Copy the portion of the course notes that begins at the words "Hint: See the" and stops after "this suggested exercise.".

= DOCUMENT PASSAGE =
***
We’ll get to analysis section of the course (regression, etc.) next week. However, today’s dataset provides a good platform to start thinking about these issues. How would you model the progression of the Men’s 100 meter record over time? For example, imagine that you had to predict today’s WR in 2005. How do your predictions stack up against the actual record (i.e. Usain Bolt’s 9.58 time set in 2009)? How do you handle rescinded times? How do you intepret all of this?
Hint: See the ?broom::tidy() help function for extracting regression coefients in a convenient data frame. We’ve already seen the geom_smooth() function, but for some nice tips on (visualizing) model predictions, see Chap. 23 of the R4DS book, or Chap. 6.4 of the SocViz book. The generic base::predict() function has you covered, although the tidyverse’s modelr package has some nice wrapper functions that you will probably find useful for this suggested exercise.
As we’ll see during the next lecture, scraping a website or application that is built on a client-side (i.e. API) framework is often easier; particularly when it comes to downloading information en masse.↩︎
XML stands for Extensible Markup Language and is one of the primary languages used for encoding and formatting web pages.↩︎
Historically, at least, it also had a tendency to provide CSS selectors that weren’t exactly what we were looking for. To be fair, this may have reflected some issues coming from the R + rvest as much as anything else. These minor incompatibilities have been largely eliminated with rvest 1.0.0… prompting a re-write of these notes!↩︎
***
= GIVEN INFORMATION =

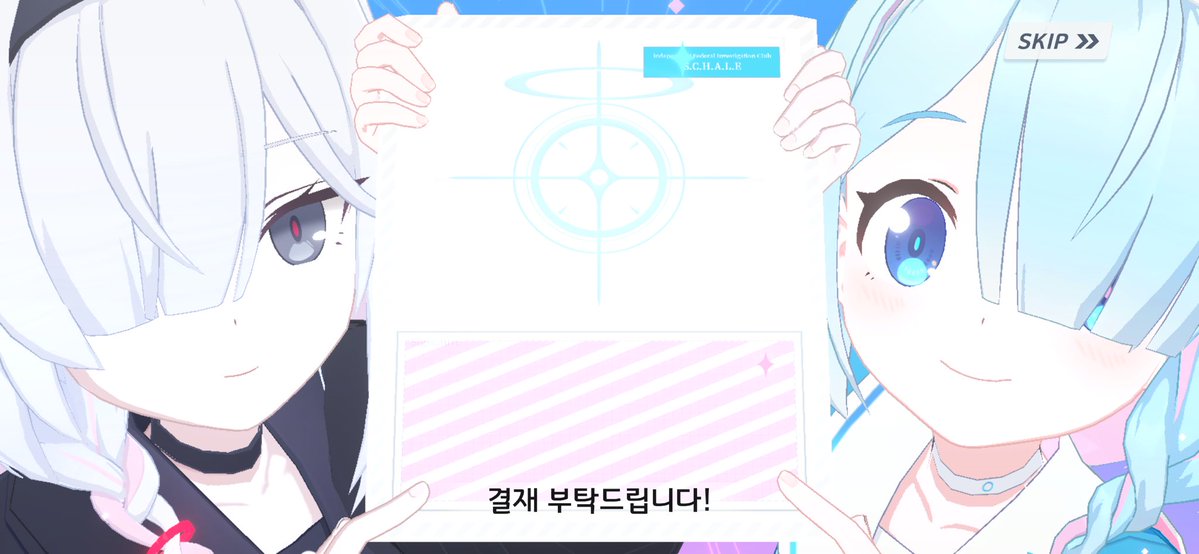 Phrel312's tweet photo. 꼭 아카이브 뽑기할때만 나와주더라 https://t.co/4twsRiNACL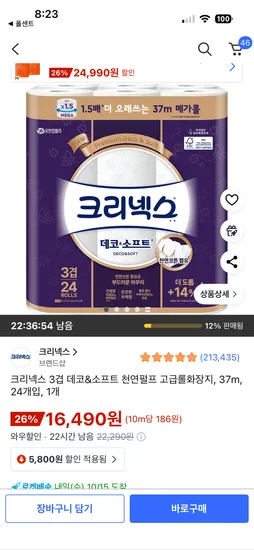 크리넥스 3겹 데코&소프트 천연펄프 고급롤화장지 37m 24개입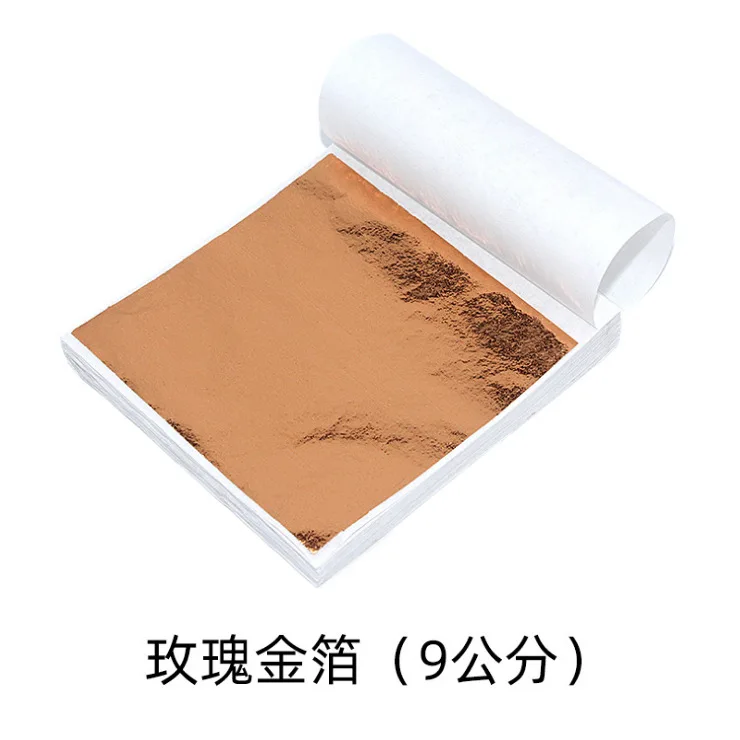 100 ชิ้น 9 เซนติเมตรบรรจุเลียน - Gold Foil Flakes บทวิจารณ์และราคา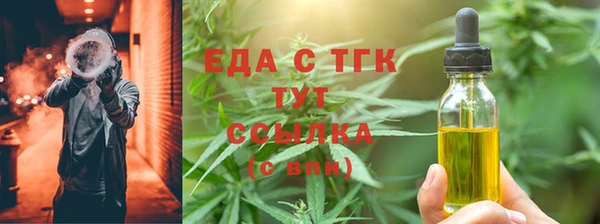 ALPHA-PVP Богданович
***
= TASK ANSWER =
Hint: See the ?broom::tidy() help function for extracting regression coefients in a convenient data frame. We’ve already seen the geom_smooth() function, but for some nice tips on (visualizing) model predictions, see Chap. 23 of the R4DS book, or Chap. 6.4 of the SocViz book. The generic base::predict() function has you covered, although the tidyverse’s modelr package has some nice wrapper functions that you will probably find useful for this suggested exercise.